Pedestrian Ferry ‘Extremely Unlikely’ In September

A windy day along the Detroit River, November 12, 2015. (Photo by Jason Viau)

A passenger ferry between Windsor and Detroit appears to be in rough waters as U.S. customs officials say it’s “extremely unlikely” to happen in September.

Earlier this month first told you about a pedestrian ferry pilot project that’s in the works, spearheaded by a group in Detroit.

Organizers of the Open Streets Festivals in both Windsor and Detroit this September were hoping to have the service operational. However, U.S. Customs and Border Protection said in an email a formal business case has not yet been presented.

“It would be extremely unlikely at this point in the year,” the statement read.

Completing an “adequate facility” and business case also hasn’t gone through the CBP.

For the last five years Windsor West MP Brian Masse says he’s been pushing for a ferry on the Detroit River.

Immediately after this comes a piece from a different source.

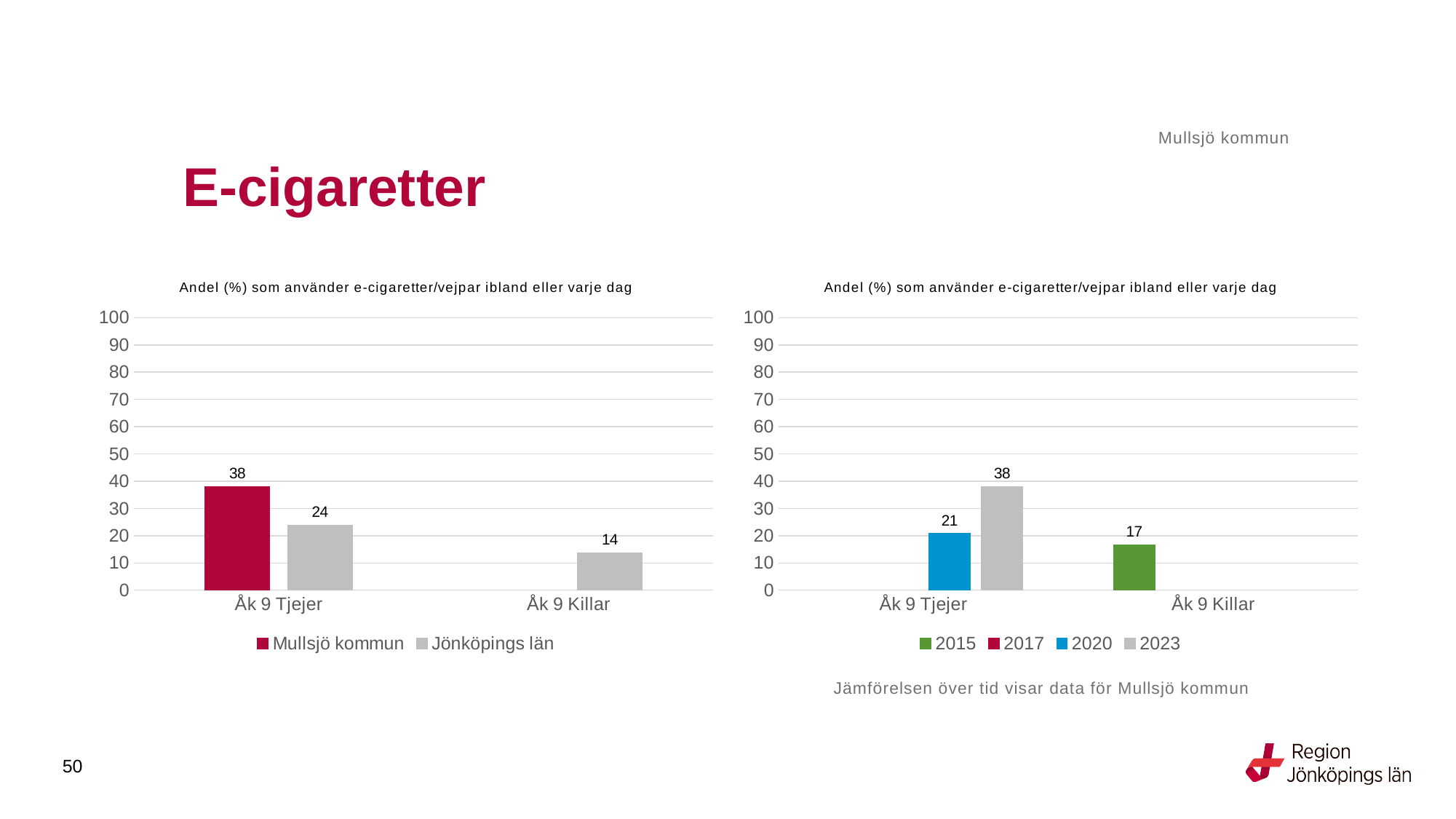
In the left chart, what is the difference between Mullsjö kommun and Jönköpings län for Åk 9 Tjejer? 14 In the left chart, which is larger for Åk 9 Tjejer: Mullsjö kommun or Jönköpings län? Mullsjö kommun How many series does the legend of the left chart list? 2 In the right chart, what is the difference between the 2023 and 2020 values for Åk 9 Tjejer? 17 In the left chart, what is the value for Jönköpings län for Åk 9 Tjejer? 24 How many series does the legend of the right chart list? 4 What kind of chart is the left chart? bar chart In the left chart, what is the value for Jönköpings län for Åk 9 Killar? 14 In the right chart, what is the value for 2015 for Åk 9 Killar? 17 In the right chart, what is the value for 2020 for Åk 9 Tjejer? 21 In the right chart, what is the value for 2023 for Åk 9 Tjejer? 38 In the left chart, what is the value for Mullsjö kommun for Åk 9 Tjejer? 38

“We just need to work out for the future logistics related to customs officials, which I’ve had a union vice-president in town in the past to look at the facilities on the Detroit side,” says Masse. “I believe co-customs can facilitate there.”

U.S. customs says there is no current agreement that would allow Canadian border officers to process passengers in the U.S.

Some have suggested the Detroit Port Authority building be used as the designated spot for visitors to be cleared. But the CBP remains firm that “there is not a completed building on the U.S. side.”

The Canada Border Services Agency also says it has not received any formal application for a new ferry service.

An appropriate facility to question, detain and process the public is something the CBSA requires before it can proceed. It’s also the operator’s responsibility to front the fees where a CBSA service didn’t previously exist.

Todd Scott with the Detroit Greenways Coalition has said a budget is being developed with the Detroit Port Authority for a new ferry service. He admits it will be a challenge to get everything approved in less than two months.

This potential new connection across the river attracts tourists, creates jobs and better connects two communities, Masse says.

“Especially with the cycling industry that’s really developing and the culture of Detroit. Soon we’ll have a brand new hockey arena down in Detroit,” says Masse. “I think it’s time we started experiencing those elements through a passenger ferry and also on the Canadian side with gaming, access to Erie St. and downtown Windsor.”